* **STATED PROBLEM 1**
Pull from the CTC Cable passage the span that opens with the words containing "The Cable division's" and closes with "our ACCC™ products.", copying it word for word.
* **STATED PROBLEM 2**
Extend the CTC Cable passage, picking up after its final sentence.

The CTC Cable business saw continued expansion into new markets and greater traction on our new efficiency message in our U.S. market but CTC Cable also saw delays in several anticipated sales wins in new markets and was still negatively impacted from the delay in sales orders in previous quarters caused by a slowdown in China due to the Beijing Olympics. These delays affected revenues for the September, 2008 and December, 2008 quarters resulting in deliveries of only 562 km of ACCC™ products in the December 2008 quarter. Order levels improved during the March, 2009 quarter and CTC Cable shipped 1,153 km of ACCC™ products during the March quarter. Production during the quarter increased to its highest level to date, in excess of 1,500 km.

The Cable division's focus during the quarter and six months ending March 31, 2009 was sales, marketing, and operations with a goal to position CTC Cable for rapid revenue growth. Our goals include the expansion of our customer base outside of the Chinese market by penetrating other markets including the U.S. Our sales pipeline continues to improve and we currently are working on nearly $400 million of sales opportunities, most of which are outside of China. We are also optimistic that the proposed infrastructure and grid efficiency directives included in the ARRA stimulus package will result in an increased focus by utilities in the U.S. to acknowledge the efficiency benefits of our ACCC™ products.

* **DATA EXCERPT**

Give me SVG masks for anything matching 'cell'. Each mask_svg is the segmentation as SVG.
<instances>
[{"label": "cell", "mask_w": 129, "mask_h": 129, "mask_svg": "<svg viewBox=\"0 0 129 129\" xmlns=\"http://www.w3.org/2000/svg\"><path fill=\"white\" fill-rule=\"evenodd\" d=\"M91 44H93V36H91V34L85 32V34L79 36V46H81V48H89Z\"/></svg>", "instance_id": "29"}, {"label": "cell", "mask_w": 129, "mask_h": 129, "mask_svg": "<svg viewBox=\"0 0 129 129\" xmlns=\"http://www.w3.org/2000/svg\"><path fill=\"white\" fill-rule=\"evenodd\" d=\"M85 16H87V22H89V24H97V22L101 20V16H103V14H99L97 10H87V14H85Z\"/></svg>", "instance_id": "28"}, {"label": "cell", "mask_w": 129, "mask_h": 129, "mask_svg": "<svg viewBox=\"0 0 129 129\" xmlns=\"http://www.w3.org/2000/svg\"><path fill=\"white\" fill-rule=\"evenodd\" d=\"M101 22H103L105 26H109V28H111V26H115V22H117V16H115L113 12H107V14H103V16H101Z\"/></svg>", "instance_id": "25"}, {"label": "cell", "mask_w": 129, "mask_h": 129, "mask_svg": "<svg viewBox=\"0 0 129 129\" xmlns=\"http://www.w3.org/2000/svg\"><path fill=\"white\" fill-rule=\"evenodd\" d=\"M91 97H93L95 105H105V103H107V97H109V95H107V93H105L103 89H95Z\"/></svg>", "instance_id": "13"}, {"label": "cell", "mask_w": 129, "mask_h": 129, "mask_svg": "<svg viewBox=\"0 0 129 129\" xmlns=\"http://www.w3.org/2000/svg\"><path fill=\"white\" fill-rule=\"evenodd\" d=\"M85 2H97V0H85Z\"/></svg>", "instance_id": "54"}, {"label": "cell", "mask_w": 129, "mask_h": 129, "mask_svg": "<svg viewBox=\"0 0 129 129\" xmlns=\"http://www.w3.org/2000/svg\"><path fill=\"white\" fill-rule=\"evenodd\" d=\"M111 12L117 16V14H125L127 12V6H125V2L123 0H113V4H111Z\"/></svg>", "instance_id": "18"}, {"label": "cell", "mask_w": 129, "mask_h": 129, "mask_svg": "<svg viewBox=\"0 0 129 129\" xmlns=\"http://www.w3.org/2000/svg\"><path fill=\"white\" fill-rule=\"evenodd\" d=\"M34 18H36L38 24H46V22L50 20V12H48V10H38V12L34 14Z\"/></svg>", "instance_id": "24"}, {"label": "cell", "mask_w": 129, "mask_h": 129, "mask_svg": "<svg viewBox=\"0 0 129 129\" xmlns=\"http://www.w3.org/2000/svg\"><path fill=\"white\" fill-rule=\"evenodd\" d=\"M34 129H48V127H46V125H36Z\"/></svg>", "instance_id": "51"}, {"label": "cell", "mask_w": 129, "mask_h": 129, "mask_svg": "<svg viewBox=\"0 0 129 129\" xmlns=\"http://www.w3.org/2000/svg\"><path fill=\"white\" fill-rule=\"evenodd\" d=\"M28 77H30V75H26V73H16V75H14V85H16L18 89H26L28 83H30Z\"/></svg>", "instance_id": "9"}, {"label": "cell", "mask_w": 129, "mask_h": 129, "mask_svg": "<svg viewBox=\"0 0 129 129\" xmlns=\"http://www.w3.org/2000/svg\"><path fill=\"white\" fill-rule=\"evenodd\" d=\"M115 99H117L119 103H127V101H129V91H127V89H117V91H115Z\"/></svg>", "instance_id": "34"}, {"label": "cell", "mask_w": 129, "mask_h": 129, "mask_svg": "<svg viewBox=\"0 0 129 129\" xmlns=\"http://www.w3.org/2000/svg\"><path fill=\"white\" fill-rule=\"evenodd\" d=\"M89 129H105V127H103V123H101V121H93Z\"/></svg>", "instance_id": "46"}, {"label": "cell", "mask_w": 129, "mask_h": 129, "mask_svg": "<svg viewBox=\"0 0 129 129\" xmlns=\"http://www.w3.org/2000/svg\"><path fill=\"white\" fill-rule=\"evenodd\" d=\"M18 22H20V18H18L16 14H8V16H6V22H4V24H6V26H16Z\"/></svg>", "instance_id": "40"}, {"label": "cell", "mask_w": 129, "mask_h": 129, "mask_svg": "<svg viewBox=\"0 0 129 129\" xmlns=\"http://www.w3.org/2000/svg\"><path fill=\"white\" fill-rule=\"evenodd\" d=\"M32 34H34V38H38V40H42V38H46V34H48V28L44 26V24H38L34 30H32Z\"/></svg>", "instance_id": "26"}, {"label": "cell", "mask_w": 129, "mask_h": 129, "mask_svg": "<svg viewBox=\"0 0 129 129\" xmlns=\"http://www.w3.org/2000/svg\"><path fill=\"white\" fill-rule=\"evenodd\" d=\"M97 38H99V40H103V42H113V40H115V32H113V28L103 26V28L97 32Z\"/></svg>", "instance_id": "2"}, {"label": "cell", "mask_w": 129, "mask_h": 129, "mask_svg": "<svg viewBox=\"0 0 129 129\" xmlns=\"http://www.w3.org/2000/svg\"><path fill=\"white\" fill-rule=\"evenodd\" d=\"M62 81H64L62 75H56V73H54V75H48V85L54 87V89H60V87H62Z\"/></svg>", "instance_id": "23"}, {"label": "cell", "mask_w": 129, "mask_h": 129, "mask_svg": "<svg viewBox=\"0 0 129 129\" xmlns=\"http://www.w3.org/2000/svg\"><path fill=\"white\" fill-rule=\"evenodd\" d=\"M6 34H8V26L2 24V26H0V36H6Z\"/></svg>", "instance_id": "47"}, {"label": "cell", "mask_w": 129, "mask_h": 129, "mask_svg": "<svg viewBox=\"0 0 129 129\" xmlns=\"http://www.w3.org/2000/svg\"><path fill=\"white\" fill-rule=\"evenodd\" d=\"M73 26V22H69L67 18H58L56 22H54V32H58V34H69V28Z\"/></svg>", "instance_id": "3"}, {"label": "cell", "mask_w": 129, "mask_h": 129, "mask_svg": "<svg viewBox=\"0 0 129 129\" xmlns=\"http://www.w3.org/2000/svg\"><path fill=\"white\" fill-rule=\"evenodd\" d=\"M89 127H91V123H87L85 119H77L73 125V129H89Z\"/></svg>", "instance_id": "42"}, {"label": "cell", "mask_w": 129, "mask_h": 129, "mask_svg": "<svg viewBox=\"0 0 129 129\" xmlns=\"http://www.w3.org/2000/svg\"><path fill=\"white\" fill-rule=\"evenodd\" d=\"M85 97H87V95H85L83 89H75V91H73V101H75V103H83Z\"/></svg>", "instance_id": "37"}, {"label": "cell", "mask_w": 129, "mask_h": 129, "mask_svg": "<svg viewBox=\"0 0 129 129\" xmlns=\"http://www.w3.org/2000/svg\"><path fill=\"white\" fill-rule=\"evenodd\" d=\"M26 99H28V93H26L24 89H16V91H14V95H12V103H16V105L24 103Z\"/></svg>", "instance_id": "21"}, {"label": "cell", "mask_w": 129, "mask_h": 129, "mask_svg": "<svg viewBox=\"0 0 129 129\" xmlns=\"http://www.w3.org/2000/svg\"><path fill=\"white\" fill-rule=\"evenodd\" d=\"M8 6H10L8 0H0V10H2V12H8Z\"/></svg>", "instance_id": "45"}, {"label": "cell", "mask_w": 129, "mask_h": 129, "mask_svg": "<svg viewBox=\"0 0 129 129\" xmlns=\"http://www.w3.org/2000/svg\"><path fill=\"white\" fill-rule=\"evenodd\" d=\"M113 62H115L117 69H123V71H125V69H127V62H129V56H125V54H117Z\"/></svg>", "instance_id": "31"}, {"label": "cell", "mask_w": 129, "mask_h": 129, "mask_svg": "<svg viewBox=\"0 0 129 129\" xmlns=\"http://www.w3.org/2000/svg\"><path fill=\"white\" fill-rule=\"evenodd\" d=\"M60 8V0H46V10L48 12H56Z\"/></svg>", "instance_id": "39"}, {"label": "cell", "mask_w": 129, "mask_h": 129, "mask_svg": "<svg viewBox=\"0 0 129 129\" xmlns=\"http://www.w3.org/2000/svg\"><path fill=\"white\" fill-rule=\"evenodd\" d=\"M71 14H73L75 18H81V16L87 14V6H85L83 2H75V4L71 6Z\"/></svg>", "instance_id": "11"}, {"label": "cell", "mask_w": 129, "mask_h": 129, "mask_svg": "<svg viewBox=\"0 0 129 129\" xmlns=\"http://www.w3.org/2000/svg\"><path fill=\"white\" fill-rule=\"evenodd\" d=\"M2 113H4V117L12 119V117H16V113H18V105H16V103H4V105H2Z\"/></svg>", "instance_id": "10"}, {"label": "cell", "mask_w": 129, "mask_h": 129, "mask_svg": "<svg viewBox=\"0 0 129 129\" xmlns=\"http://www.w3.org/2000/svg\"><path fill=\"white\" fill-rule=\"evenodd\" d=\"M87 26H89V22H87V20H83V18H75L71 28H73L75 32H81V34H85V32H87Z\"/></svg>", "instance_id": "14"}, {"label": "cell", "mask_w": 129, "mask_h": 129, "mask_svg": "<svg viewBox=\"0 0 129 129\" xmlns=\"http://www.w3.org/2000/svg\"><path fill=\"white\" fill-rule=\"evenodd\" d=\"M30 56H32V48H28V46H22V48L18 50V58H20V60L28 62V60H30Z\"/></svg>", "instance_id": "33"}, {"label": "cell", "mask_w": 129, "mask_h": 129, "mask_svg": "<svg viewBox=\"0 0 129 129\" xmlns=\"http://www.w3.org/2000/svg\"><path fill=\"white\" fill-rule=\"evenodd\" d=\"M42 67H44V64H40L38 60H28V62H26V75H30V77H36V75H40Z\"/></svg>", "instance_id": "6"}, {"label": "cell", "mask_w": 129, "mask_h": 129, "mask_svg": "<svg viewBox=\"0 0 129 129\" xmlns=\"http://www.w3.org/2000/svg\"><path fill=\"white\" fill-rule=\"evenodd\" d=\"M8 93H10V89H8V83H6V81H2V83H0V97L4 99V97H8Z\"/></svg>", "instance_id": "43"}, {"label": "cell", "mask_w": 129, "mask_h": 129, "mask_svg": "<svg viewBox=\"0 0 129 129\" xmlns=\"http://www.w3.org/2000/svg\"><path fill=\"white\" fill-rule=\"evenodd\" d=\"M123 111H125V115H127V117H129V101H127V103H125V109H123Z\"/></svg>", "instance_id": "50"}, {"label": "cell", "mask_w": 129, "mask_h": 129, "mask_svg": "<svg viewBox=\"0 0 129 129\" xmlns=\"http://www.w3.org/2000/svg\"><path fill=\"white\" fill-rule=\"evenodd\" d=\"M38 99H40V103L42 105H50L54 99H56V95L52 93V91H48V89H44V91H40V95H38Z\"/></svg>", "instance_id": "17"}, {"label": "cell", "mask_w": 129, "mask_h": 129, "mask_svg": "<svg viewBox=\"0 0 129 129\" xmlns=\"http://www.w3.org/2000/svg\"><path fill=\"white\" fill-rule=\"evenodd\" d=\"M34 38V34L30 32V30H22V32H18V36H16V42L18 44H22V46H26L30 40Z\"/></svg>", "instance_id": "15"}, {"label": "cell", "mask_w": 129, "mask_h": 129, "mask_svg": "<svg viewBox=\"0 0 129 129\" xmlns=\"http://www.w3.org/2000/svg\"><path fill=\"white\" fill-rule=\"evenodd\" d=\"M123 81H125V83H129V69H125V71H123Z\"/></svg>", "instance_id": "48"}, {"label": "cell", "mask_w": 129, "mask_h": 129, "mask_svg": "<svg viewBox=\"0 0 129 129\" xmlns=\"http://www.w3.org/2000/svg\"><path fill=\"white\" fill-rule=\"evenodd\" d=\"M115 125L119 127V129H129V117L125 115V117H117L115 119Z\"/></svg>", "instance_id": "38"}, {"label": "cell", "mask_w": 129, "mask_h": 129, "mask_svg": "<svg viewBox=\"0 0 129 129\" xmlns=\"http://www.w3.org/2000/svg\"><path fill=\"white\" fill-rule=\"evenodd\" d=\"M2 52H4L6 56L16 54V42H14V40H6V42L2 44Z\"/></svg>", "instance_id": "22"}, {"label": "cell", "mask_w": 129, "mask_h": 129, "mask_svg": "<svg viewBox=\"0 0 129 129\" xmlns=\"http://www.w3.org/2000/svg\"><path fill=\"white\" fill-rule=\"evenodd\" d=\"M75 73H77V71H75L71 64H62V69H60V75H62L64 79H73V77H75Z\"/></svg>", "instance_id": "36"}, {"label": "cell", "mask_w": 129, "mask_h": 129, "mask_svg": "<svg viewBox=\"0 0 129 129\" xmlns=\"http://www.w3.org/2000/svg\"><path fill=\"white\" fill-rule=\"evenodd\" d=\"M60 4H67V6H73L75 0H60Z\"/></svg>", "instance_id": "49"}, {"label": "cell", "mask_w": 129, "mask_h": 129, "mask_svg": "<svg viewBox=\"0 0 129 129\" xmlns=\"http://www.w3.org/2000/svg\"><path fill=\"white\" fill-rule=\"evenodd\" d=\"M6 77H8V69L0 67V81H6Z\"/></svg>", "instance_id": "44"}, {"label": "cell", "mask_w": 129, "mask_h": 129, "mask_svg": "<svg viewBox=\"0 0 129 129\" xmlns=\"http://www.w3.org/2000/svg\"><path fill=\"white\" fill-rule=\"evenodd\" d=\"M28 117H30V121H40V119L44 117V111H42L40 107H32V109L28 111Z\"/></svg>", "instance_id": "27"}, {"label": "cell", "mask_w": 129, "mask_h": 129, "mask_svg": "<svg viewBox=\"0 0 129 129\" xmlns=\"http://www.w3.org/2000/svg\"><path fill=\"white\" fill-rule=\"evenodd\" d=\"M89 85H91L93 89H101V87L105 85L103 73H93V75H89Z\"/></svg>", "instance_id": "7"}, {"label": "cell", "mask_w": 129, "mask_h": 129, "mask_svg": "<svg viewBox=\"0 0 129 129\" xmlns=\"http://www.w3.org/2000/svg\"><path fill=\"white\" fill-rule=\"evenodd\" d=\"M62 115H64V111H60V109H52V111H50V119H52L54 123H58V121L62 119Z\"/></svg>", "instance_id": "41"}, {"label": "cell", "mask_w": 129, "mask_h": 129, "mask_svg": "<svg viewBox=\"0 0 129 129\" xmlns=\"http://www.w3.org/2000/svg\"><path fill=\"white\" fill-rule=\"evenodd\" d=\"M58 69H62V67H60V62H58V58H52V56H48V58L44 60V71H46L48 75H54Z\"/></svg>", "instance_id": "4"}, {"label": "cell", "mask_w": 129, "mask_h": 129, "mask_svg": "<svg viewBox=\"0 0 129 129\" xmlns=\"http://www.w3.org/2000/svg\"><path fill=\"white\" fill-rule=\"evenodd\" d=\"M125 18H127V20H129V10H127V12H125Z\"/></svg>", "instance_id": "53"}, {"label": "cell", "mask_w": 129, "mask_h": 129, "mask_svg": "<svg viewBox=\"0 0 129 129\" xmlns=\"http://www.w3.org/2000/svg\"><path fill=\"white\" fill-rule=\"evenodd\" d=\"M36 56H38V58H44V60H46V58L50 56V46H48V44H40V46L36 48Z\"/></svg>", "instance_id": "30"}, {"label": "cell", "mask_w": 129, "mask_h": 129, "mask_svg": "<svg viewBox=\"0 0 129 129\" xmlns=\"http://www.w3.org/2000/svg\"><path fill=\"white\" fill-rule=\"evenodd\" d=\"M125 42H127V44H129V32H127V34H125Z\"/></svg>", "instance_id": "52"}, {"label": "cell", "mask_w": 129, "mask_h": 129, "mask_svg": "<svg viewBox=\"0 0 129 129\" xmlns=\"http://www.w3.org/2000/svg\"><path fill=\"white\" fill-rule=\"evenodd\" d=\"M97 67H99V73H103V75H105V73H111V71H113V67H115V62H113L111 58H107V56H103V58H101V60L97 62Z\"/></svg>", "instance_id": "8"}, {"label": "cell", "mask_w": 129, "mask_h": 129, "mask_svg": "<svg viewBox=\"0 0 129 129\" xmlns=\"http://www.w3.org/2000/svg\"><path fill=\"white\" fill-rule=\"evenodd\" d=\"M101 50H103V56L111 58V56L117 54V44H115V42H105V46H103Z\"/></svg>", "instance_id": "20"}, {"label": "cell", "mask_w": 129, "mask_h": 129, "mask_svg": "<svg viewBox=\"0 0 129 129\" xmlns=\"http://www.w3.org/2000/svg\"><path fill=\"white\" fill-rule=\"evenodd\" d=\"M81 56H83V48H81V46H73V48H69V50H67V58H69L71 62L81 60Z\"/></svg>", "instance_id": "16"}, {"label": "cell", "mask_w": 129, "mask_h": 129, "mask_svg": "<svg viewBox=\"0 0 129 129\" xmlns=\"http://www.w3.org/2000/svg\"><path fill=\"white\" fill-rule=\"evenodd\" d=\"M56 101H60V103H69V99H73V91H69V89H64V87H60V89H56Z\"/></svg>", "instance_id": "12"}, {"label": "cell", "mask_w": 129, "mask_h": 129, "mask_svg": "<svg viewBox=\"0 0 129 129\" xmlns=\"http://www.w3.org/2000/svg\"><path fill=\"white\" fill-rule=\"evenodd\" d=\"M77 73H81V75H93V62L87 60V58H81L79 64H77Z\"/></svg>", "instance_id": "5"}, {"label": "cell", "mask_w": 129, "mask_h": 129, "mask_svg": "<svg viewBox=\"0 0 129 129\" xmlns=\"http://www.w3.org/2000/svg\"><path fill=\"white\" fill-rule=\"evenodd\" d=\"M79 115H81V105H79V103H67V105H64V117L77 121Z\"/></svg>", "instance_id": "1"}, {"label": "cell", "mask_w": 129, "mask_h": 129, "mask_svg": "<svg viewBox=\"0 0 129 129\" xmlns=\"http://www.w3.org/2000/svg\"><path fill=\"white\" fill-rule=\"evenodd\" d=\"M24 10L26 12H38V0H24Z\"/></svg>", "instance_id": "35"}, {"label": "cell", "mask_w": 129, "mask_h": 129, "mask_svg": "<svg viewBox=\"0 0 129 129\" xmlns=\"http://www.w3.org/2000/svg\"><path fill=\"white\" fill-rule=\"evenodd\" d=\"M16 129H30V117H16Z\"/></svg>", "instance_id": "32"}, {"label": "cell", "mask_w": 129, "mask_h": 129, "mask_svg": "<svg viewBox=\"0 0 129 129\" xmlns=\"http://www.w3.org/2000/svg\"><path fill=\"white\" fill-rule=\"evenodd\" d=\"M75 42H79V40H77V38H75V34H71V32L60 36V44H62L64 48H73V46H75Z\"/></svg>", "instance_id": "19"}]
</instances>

* **WRITTEN ANSWER 1**
The Cable division's focus during the quarter and six months ending March 31, 2009 was sales, marketing, and operations with a goal to position CTC Cable for rapid revenue growth. Our goals include the expansion of our customer base outside of the Chinese market by penetrating other markets including the U.S. Our sales pipeline continues to improve and we currently are working on nearly $400 million of sales opportunities, most of which are outside of China. We are also optimistic that the proposed infrastructure and grid efficiency directives included in the ARRA stimulus package will result in an increased focus by utilities in the U.S. to acknowledge the efficiency benefits of our ACCC™ products.

* **WRITTEN ANSWER 2**
To this extent, the order to Sierra Pacific Power Company, an electric utility servicing portions of Nevada, is our largest order to a U.S. customer to date and is important since the decision to purchase ACCC™ conductor by this customer was primarily due to the cost savings associated with using ACCC™ including the improved efficiency of ACCC™ conductor over existing transmission conductor products. Prior U.S. sales were demonstration lines for the reduced sag or high temperature applications of ACCC™ conductor. We believe this win is significant because it represents a significant change in the perception of the use of ACCC™ conductor with U.S. utilities away from a "niche" product chosen when there was no other alternative available to a product that could be rolled out to replace a substantial amount of the transmission conductor within a given utility's grid under management. We are hopeful that this is the first of many such efficiency related wins for U.S. utility sales opportunities.

Within our China market, we reached an important milestone by obtaining approval to have ACCC™ conductor installed in a 500kV installation on a 1,500 km installation and we are working with our distributor and the local grid to develop a trial line at 1,000kV. The significance for this approval is that a substantial portion of the electrical transmission infrastructure spending in China is at 500kV or higher, including much of the projected Chinese stimulus bill spending.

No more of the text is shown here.